> _Reading text_:
▬▬▬▬▬▬▬▬▬▬

RETRO REBOOT - Metal Gear Solid 2: Sons Of Liberty (PlayStation 2)

Metal Gear Solid for the PS1 was an incredibly influential game and turned Hideo Kojima into a household name for U.S. gamers. Its direction, gameplay, and cinematic presentation was unlike anything anyone had seen. The technology was something Kojima himself had always wanted, and when you sample games like Policenauts and Snatcher, you can see parallels that have run through his works for decades.

Now I never have been the biggest fan of his works, they come off as overly pretentious and incredibly self-indulgent when he's left too much to his own devices. He really knows game programming, and his stuff is without comparison, I can respect that. Which makes Metal Gear Solid 2: Sons of Liberty one of the more contentious games I've played. It's seldom when I never again want to play a game that's technically very good. 

Developed and published by Konami, Sons of Liberty was released in 2001 much to great fanfare from many awaiting the follow-up to Solid. I'm not even going to try and abridge a plot synopsis for this game. Attempts to do so will cause me to bleed from every orifice on my head and I'll end up dead in a bathtub. Snake is trying to destroy Metal Gear RAY at the beginning of the game by boarding a tanker in, and I'll call a spade a spade, one of the coolest cold openings in video games. It really shows off the leap in visuals (for the time) from the generations, and Kojima no doubt had fun adding so many intricate details to this scenario.

After a portion of the game that would have been the halfway point in any other venture around the time, the game skips two years later and you then take control of Raiden, Sons of Liberty's ACTUAL protagonist. This was widely controversial at the time, gamers and editors at publications flipped their shit that they couldn't play as Snake for the majority of the game, who was pretty much iconic by this point. Reaction to Raiden can only be described as nuclear, players found him whiny, despite essentially being Snake Eyes from G.I. Joe. It probably didn't help that his voice was considered shrill and whiny. While I was on this bandwagon when I was younger, I did like that Quinton Flynn's performance was a stark contrast to the smokey, grizzled snarl David Hayter provided for Snake. I've always had an appreciation for yin and yang dynamics in entertainment.

The game plays very well, there's technically nothing wrong with the controls. It plays very similar to its predecessor, with some new tricks. Hideo Kojima was one of the first game directors to make adamant use of Dualshock technology. I spoke about it a little in my review of Metal Gear Solid, it's speculated that Kojima played a big influence in Dualshock's inception. In Sons of Liberty, light, rapid action button presses during chokeholds determine if you want to kill or merely detain the mercenaries in a sleeper hold, and it feels a little more refined.

▬▬▬▬▬▬▬▬▬▬

> _Information supplied_:
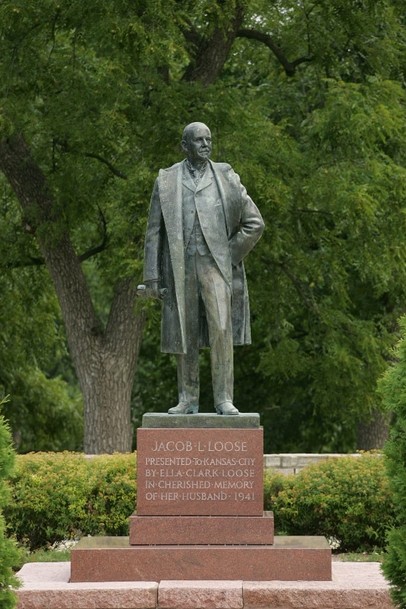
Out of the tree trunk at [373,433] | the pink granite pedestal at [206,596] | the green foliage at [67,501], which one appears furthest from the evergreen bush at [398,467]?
the tree trunk at [373,433]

▬▬▬▬▬▬▬▬▬▬

> _Task list_:
1) In the Metal Gear Solid 2 review, which actor voices Raiden?
2) Carry the Metal Gear Solid 2 review forward from its last sentence.

> _Answers for the exercise_:
1) Quinton Flynn voices Raiden.

2)
I still make an argument that the Metal Gear series is more stealth optional than a true means of which to play it. In many instances, I can sound an alarm or alert a handful of soldiers to me and pick them off by exploiting enemy patterns. Like the previous game, it utilizes a zillion cut scenes, and holy hell does it go into overdrive. This is my major problem with the game, and what video games were starting to become. Talkies. Video games with narratives so heavy, they become allergic to shutting the hell up. Whether or not you want to consider Metal Gear Solid trend-setting (I frankly blame Final Fantasy VII for at least ruining the JRPG genre) is up to the player, I really just want to play my game and enjoy it on that basis.

Sons of Liberty is packed with tons of Kojima weirdness that other head writer Tomokazu Fukushima tries to keep reeled in by keeping the westernized geopolitical intrigue separated from the overly silly sci-fi madness. Fukushima tapped out by Snake Eater, and you can tell his influence is gone by the time you play Guns of the Patriots. I'm all for someone creating the game that best suits their vision with as few liberties taken away, but that doesn't always mean that anyone left to their own devices means that whatever they create is guaranteed to be good.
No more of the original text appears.